_Task requirements_.
**A)** In the writ petition excerpt, how would the paragraph beginning "This writ petition challenges" read as a short list that keeps its main facts?
**B)** Can you switch "Additional Commissioner" to "Divisional Commissioner" in the writ petition excerpt and give the passage between "1. This writ" and "as below :.", inclusive?

1. This writ petition challenges issuance of notice dated 13.08.1996, issued by the Additional Commissioner, Nashik Division, Nashik, for revision of the order passed by the Dy. Collector, Dhule, in Case No. 298 of 1973, decided on 17.01.1977, which was a case under the Maharashtra Restoration of Lands to Scheduled Tribes Act, 1974 (for short 'the Act of 1974').

2. Brief facts giving rise to this petition may be stated as below :.

By way of exchange of lands non tribal transferee Giridhar exchanged his land with tribal transferor Dullabha Gangaram Bhil. The lands were situated at village Gunjali, Tal. Taloda, Dist. Nandurbar (earlier Dhule). The lands held by non tribal Giridhar were Survey No. 43/1 admeasuring 3 A. 29 G. plus 21 G. pk., assessed at Rs. 9.50 and Survey No. 43/2 admeasuring 8 Acres plus 2 A. 18 G. pk. assessed at Rs. 20.19 ps. Said lands were exchanged with a land of Dullabha, who was tribal. It is land Survey No. 11 admeasuring 13 A. 15 G. plus 1 A. pk. assessed at Rs. 34.12, situated at Gunjali. In the year 1970, the lands got by Giridhar in exchange, which was Survey No. 11, was partitioned and Giridhar's two sons Keshav and Laxman got Survey No. 11/1 and 11/2 respectively and brother of Giridhar by name Hari got Survey No. 11/3 to his share. Present petitioner No. 1 Bhagabai is predecessor of Survey No. 11/1 from Keshav Giridhar, as per mutation entry No. 44 dated 10.04.1981. Present petitioner No. 2 Latabai is predecessor of Survey No. 11/2 from Laxman Giridhar, as per Mutation Entry No. 45 dated 08.04.1981.

_Data extract_.
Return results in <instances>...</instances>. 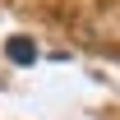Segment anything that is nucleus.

_Exercise responses_.
**A)**
- The writ petition challenges a notice dated 13.08.1996.
- The Additional Commissioner, Nashik Division, Nashik, issued the notice.
- The notice seeks revision of the order passed by the Dy. Collector, Dhule, in Case No. 298 of 1973, decided on 17.01.1977.
- That case fell under the Maharashtra Restoration of Lands to Scheduled Tribes Act, 1974 ("the Act of 1974").

**B)**
1. This writ petition challenges issuance of notice dated 13.08.1996, issued by the Divisional Commissioner, Nashik Division, Nashik, for revision of the order passed by the Dy. Collector, Dhule, in Case No. 298 of 1973, decided on 17.01.1977, which was a case under the Maharashtra Restoration of Lands to Scheduled Tribes Act, 1974 (for short 'the Act of 1974').

2. Brief facts giving rise to this petition may be stated as below :.